Das ist jetzt mehr solch ein Jens-Blog! Technik – Was war gut?  Was ist Verbesserungswürdig? Was hat ein Bienchen verdient?

Energie: Bei dieser langen Strecke muss man von Beginn an auf den Ladezustand mehr aufpassen. Wir haben vier Energiemöglichkeiten.

1) Motor: wollen wir nur zur größten Not nutzen – wir sind ja Segler!!

2) Watt&Sea – hat klasse funktioniert; ausgeglichen ist incl. Watermaker der Energiehaushalt aber erst bei 7,5kn Geschwindigkeit – was wir nun mal nicht immer haben. Ausserdem ist er als Geräuschkulisse am Heck teilweise zu laut (für mich).

3) Solar: Die Sonnenzeit ist relativ kurz und für eine lange Zeit am Tag ist die Sonne vor dem Segel. Würde insgesamt absolut nicht ausreichen.
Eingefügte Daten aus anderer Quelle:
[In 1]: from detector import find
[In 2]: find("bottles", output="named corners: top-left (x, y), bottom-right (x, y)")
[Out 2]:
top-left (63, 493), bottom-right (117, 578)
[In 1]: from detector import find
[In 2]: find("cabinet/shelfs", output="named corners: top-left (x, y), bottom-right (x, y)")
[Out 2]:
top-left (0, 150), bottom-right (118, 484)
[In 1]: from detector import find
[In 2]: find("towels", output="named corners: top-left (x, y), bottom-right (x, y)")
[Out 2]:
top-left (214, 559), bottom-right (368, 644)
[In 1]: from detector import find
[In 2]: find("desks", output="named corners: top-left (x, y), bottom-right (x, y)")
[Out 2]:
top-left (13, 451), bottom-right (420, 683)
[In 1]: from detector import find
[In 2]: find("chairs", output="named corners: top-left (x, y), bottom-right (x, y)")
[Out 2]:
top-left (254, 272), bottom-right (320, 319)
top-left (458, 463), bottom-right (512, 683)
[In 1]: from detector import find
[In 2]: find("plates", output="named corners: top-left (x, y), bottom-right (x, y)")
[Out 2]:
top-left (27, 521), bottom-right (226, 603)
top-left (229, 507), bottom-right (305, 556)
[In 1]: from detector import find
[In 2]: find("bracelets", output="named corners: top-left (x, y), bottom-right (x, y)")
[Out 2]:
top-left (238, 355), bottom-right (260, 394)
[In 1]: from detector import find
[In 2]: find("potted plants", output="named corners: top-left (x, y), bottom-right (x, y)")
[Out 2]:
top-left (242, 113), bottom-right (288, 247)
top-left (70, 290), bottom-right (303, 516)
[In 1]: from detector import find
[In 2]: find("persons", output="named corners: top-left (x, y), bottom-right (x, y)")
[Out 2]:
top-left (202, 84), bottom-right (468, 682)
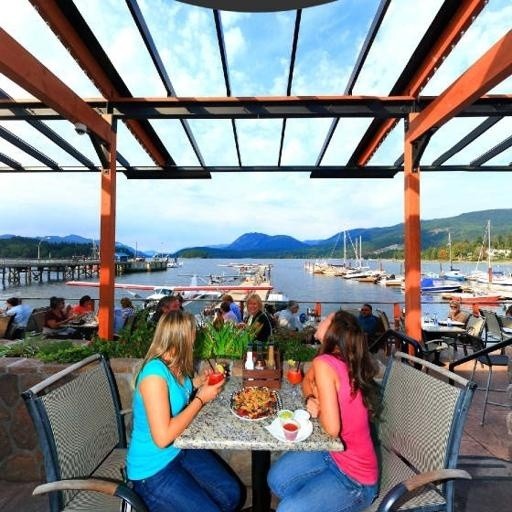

4) Honda – Generator: ist laut und stinkt, aber sehr wichtig als Joker. Der Ladezustand wurde mindestens alle 2h überwacht (Bordbuch). Wir sind gut ausgekommen, mussten aber aufpassen.

Wasser: Solch ein Watermaker ist eine Wohltat!!! Wir mussten einfach bzgl. des Verbrauchs nicht besonders aufpassen (nur eben wegen dem Energieverbrauch). Aus unserer Sicht ein unbedingtes “Muss”. Nur mal nebenbei -es ist hier absolut heiß, 1-2x duschen am Tag ist einfach herrlich!!

Was ist kaputt gegangen?·

  • Segellatten, aufgrund Materialfehler. Konnten wir aber reparieren – Harz und Carbon war an Bord.·
  • Schekel und Blöcke: sind aufgegangen (Vorliek, Niederholer); sind gebrochen (Umlenkung von der Bullentailie, Umlenkung der Teakleine, Niederholerblock)   Fazit: täglicher Riggcheck ist unbedingt notwendig!!!· 
  • Leine vom Lazyjack: ist vom schlagenden Segel gerissen.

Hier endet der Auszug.